Euro Touches 2-Year Low Before Regional Finance Ministers Meet
By Kristine Aquino
July 9 (Bloomberg) -- The euro touched its lowest level in
two years before regional finance ministers gather in Brussels
today to discuss crisis-fighting measures adopted by heads of
government at a summit last month.
The 17-nation currency weakened versus most of its 16 major
counterparts before a bill sale in Italy this week. The yen
advanced against all of its most-traded peers after Japan
released trade data for May and as Asian stocks extended losses
in global equity markets from last week, boosting demand for
haven assets. Australia’s dollar fell for a second day after
Chinese Premier Wen Jiabao said downward pressure on the economy
is still “relatively large.”
“The risk around the finance ministers’ meeting is that we
see more cracks appearing in European unity and perhaps a delay
in implementation of the measures agreed on at the summit,”

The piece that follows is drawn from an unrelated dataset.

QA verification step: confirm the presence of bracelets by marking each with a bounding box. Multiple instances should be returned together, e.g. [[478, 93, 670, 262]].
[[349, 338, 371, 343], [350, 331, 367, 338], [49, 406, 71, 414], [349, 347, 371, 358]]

said Mike Jones, a Wellington-based currency strategist at Bank
of New Zealand Ltd. “That’s taking some toll on the euro.”
The euro earlier slid to as low as $1.2251, the weakest
since July 2010, before trading at $1.2281 as of 9:12 a.m. in
Tokyo, 0.1 percent lower than the close on July 6. The shared
currency lost 0.3 percent to 97.65 yen. The yen gained 0.2
percent to 79.52 per dollar. The so-called Aussie declined 0.1
percent to $1.0205.
The MSCI Asia Pacific Index of shares dropped 0.7 percent.
At a summit in June, euro-region leaders agreed to relax
conditions on emergency loans for Spanish banks.
“We have to move quickly on banking supervision and we
have to move quickly on the direct recapitalization of Spanish
banks,” French Finance Minister Pierre Moscovici said
yesterday.
Japan’s current-account surplus was 215.1 billion yen ($2.7
billion) in May, the Ministry of Finance said in Tokyo today.
That compares with a median estimate for an excess of 493.1
billion yen in a Bloomberg News survey of economists.